Il signor Airaldi ha fondato anche un gruppo sul social network “Scandalo vaccino meningicocco C”, conta 153 iscritti, tutti coinvolti direttamente. “Serve per tenerci aggiornati, visto che gli organi competenti fanno finta che non sia successo niente. Neanche la asl mi ha avvertito, sono indignato”. L’iniezione del vaccino a suo figlio ha provocato febbre alta, vomito e diarrea. “Il pediatra mi tranquillizzò, sono effetti collaterali comuni, mi disse”. AncheFabiola Ermo, di Roma ha saputo del ritiro dei lotti tramite il social network. “Faccio parte di un gruppo di mamme, e una di loro ci ha dato l’allarme. Ora vogliamo la verità”. Le famiglie coinvolte si sono affidate all’avvocato Roberto Mastalia, che sta predisponendo una denuncia contro l’Aifa, il ministero della Salute e la casa farmaceutica olandese. “Le valutazioni dell’Aifa non tengono conto dei danni che potrebbero manifestarsi in futuro. Al momento la medicina non li esclude ancora” annota il legale.“Non si può accettare – aggiunge – che a dare per prima l’avviso sia stata l’azienda che produce il Meningitec e non gli organi di vigilanza statali. E poi, chi ci dice che la Nuron Biotech non abbia aspettato di smaltire i lotti prima di denunciare la contaminazione?”.

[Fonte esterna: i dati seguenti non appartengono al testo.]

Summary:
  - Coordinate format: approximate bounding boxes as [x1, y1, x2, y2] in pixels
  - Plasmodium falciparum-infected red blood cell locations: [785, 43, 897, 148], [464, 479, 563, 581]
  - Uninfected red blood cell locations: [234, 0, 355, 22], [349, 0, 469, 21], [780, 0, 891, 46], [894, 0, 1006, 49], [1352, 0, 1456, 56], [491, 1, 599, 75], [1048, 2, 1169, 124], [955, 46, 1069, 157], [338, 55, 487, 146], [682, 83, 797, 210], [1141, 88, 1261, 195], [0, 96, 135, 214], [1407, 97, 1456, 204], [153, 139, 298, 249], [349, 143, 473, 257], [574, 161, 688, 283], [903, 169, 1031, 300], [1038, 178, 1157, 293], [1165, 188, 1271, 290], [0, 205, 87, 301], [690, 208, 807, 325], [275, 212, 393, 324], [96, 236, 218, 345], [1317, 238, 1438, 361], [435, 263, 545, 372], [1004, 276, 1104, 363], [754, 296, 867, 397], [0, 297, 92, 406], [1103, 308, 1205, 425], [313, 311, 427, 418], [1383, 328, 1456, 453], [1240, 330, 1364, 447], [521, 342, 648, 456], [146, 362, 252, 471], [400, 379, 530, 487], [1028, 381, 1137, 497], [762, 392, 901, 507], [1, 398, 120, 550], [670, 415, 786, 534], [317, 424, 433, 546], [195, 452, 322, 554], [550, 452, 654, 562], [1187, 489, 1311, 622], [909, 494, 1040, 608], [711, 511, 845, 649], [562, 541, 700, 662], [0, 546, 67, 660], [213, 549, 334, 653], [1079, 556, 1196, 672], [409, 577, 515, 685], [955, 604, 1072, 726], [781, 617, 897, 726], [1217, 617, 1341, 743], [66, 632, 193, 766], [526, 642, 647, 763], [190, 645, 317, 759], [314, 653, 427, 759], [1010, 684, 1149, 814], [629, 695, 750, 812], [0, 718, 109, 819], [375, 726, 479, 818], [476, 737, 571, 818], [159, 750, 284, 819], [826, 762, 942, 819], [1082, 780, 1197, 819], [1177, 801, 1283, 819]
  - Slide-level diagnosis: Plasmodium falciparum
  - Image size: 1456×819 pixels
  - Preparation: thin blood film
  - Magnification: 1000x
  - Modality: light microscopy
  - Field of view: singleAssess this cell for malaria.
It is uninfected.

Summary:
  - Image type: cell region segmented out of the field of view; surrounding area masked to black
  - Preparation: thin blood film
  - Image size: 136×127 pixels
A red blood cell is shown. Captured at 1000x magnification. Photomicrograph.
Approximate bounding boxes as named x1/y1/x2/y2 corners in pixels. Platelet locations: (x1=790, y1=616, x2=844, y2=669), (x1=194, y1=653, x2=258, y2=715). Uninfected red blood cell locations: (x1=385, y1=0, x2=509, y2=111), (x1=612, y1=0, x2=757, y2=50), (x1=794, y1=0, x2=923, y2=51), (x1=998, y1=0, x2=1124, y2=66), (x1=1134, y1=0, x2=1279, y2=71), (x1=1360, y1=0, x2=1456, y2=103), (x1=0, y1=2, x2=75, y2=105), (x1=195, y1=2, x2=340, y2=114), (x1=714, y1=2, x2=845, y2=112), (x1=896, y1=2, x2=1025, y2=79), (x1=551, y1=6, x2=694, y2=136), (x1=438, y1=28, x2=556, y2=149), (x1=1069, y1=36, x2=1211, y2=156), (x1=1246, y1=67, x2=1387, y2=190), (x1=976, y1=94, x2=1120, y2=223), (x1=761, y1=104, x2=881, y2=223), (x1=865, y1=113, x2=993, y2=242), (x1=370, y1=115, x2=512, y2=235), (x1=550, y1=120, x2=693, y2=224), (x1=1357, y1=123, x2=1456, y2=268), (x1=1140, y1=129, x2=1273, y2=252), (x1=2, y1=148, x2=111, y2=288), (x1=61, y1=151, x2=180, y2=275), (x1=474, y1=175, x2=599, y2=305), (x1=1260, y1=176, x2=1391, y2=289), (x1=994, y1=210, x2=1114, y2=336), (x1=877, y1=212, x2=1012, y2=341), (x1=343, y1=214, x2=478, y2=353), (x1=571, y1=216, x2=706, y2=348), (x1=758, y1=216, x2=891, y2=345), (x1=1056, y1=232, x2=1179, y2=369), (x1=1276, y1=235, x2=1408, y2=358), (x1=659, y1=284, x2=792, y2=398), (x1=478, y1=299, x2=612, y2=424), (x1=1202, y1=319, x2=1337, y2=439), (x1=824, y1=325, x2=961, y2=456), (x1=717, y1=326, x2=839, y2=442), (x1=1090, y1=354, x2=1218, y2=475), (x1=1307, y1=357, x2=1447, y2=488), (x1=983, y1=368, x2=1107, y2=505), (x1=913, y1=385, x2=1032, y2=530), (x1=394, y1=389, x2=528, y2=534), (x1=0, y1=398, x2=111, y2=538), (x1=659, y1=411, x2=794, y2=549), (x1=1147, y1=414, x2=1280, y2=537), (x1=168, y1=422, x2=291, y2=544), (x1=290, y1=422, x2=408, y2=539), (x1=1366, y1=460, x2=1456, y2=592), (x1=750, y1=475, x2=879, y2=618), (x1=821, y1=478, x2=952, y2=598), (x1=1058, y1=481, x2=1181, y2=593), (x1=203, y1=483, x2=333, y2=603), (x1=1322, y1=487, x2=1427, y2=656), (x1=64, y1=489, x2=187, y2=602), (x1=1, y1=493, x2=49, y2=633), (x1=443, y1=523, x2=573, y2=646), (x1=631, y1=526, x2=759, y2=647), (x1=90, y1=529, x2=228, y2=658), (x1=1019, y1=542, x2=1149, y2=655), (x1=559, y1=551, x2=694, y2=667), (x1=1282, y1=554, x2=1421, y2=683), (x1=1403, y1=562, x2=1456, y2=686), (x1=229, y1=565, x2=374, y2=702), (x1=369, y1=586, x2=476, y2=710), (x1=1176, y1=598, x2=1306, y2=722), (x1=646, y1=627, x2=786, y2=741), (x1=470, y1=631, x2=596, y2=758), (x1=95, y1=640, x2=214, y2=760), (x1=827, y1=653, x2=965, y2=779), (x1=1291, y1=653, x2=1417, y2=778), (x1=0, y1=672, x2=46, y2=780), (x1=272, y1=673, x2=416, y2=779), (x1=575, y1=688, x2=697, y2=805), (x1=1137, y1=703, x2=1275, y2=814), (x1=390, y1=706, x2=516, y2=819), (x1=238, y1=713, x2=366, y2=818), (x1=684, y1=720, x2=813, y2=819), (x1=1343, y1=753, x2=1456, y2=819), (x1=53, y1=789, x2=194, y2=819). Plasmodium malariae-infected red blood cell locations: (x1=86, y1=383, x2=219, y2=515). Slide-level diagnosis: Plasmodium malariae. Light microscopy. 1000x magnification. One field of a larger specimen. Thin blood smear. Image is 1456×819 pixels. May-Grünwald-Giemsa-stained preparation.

Un altro dettaglio che potrebbe inquietare le famiglie si trova nel comunicato diffuso sul portale online dell’azienda: “Ossido di ferro e acciaio ossidato – si legge – potrebbero produrre reazioni locali e sistemiche simili a quelli prodotti dal principio attivo di Meningitec”. Conclusione: è difficile stabilire se gli effetti avversi sono quelli causati normalmente dal vaccino o da quello contaminato. Il compito di controllare i vaccini prima che entrino sul mercato spetta all’Istituto superiore di sanità che finora non ha riscontrato stranezze e fa rientrare l’allarme. Non si preoccupa neppure Silvio Garattini, direttore dell’Istituto di Ricerche Farmacologiche “Mario Negri”. Il suo commento: “Il ritiro di lotti di farmaci è abbastanza frequente. Capita che ci siano delle impurità. Ma fino adesso non si sono mai rivelate nocive per la salute dell’uomo. Gli studi sulle conseguenze a distanza però sono tuttora in corso”.